Arts for Transit and Urban Design
Croton-Harmon
Corinne Ulmann
Croton-Harmon Station, 2013
Laminated glass
Ulmann’s Croton-Harmon Station is a series of landscapes depicting views of Croton trees passing through the seasons, from winter to fall to summer to spring and back. In the background images of homes in Croton subtly emerge providing familiar views. Each window is paired with the window directly across, so that the room is sequenced into bands of seasons as commuters walk across the space. For some, this path may allude to the passage of hours: from the quiet of morning, still full of potential, towards the abundance and productivity of the coming day. Once home, the images in reverse signal a calming down, a hibernation of the evening or weekend ahead.
Her imagery also pays tribute to the Hudson River School painters and their establishment of the romantic landscape.

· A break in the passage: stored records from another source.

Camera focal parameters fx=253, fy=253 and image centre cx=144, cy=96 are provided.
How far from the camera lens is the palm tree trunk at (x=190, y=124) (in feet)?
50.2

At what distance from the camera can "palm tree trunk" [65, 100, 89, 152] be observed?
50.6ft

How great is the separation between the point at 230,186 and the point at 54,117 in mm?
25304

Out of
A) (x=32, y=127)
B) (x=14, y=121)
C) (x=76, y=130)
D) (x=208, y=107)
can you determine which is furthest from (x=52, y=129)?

In a contemporary way, she incorporates one visual technique they practiced: using the tree as a framing element to establish the foreground and create a recession of space to the view beyond. Similarly, each window bay proposes the image of Croton trees to establish the foreground, but rather than a frame, the tree becomes a filter through which to see the view.
Ulmann positioned the trees to interact with the interior structure so that the brown window mullions share a similarity in size and color to the branches and trunks of the trees. At times, a tree appears to emerge from the central mullion. These kind of visual alignments are considered in the composition of each image as a way to contend with the repetition of structure, and reconcile these man-made elements with natural forms. Fabricated by Peters Studios, each window is comprised of three layers of handpainted glass.